Scott agrees with you, except for the assertion that biological race is entirely useless. Biological race is what ancestry.com identifies you as when you do a DNA test. It's different but has substantial overlap with cultural race. Biological race is, usually, less useful than cultural race, but that doesn't mean it doesn't exist like how, say, a biological Star Wars fan doesn't exist. There are lots of genes associated with certain geographic regions and cultures, there aren't genes particularly associated with liking Star Wars.
Only because they haven't been selected for. If anything- but I digress.
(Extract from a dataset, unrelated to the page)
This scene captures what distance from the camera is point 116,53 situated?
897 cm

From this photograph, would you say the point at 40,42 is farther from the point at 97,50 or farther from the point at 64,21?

We should expect to see alleles associated with, among other things, industriousness, parental investment, general levels of aggression, punctuality, cognitive ability, sexual fidelity, impulse control, and many other things which have been selected for. I also contend that at some point we'll figure out the alleles for all sorts of various aesthetic preferences, and even preferences for narrative tropes. At which point it will indeed be possible to score someone's propensity to enjoy Star Wars. Although, the franchise is a mixed enough basket by now that it'd be fairly messy. After all, most people prefer some Star Wars to other Star Wars.
I might be wrong, but I expect that a lot of that has a very large influence by the environment. If you had a perfect understanding of the influences of human genes, you could probably make a slightly better than chance guess at whether someone would be a Star Wars fan if you knew their genes, but it really wouldn't be useful to create a genetic "Star Wars fan" category because it would be very divorced by the actual reality of which people enjoyed Star Wars.
Maybe consider that we can do much better than that just based on whether the person has a Y chromosome!